§ **SUPPLIED RECORDS**
------------------------------------
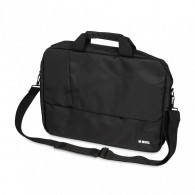 iBOX Bag laptop iBOX NB 13 15,6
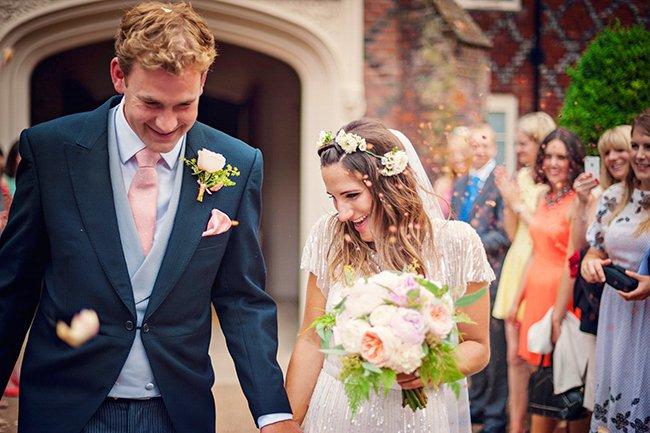 Greg Portfolio Hampshire Wedding Photographer - Photography By Vicki-140
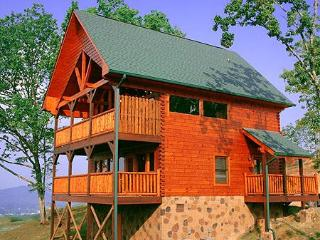 Starr Crest Resort Luxury Cabin, Sevierville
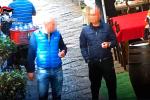 Mafia, 32 arresti a Palermo: la droga ai professionisti e agli imprenditori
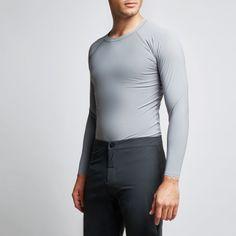 CĀLM Breaker Long-Sleeve Rashguard, Sky Grey Crew Clothing, Rash Guard, Sky, Man Shop, Long Sleeve, Swimwear, Mens Tops, Clothes, Collection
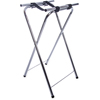 Cake Pie Covers Stands: Carlisle - Tall Steel Stand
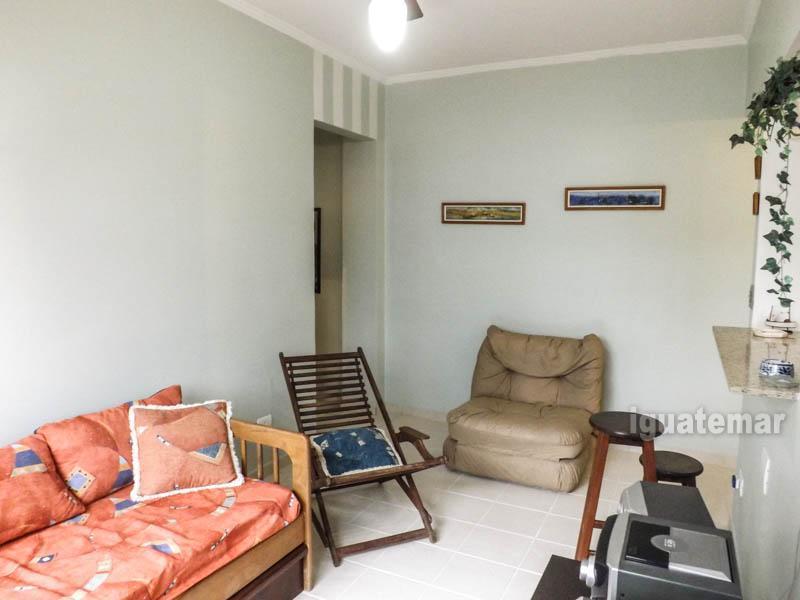 Apartamento à venda com 1 Quarto, Tombo, Guarujá - R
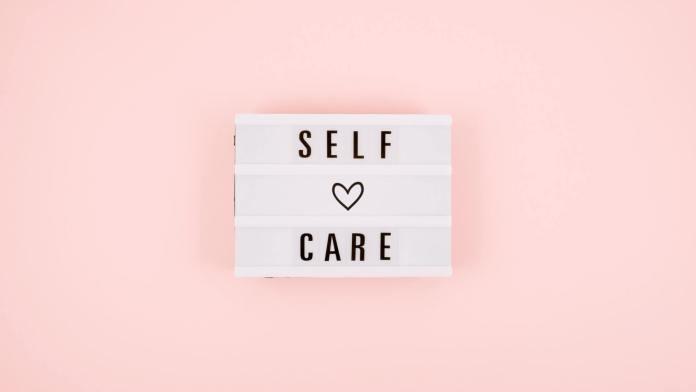 Heb jij de basis van zelfzorg op orde?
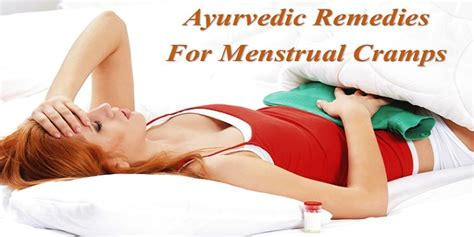 ayurvedic remedies for good sax picture 5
------------------------------------
§ **EXERCISE DETAILS**
The answer must be a word-for-word copy of all the entries, containing no pictures.

§ **EXERCISE OUTPUT**
 iBOX Bag laptop iBOX NB 13 15,6
 Greg Portfolio Hampshire Wedding Photographer - Photography By Vicki-140
 Starr Crest Resort Luxury Cabin, Sevierville
 Mafia, 32 arresti a Palermo: la droga ai professionisti e agli imprenditori
 CĀLM Breaker Long-Sleeve Rashguard, Sky Grey Crew Clothing, Rash Guard, Sky, Man Shop, Long Sleeve, Swimwear, Mens Tops, Clothes, Collection
 Cake Pie Covers Stands: Carlisle - Tall Steel Stand
 Apartamento à venda com 1 Quarto, Tombo, Guarujá - R
 Heb jij de basis van zelfzorg op orde?
 ayurvedic remedies for good sax picture 5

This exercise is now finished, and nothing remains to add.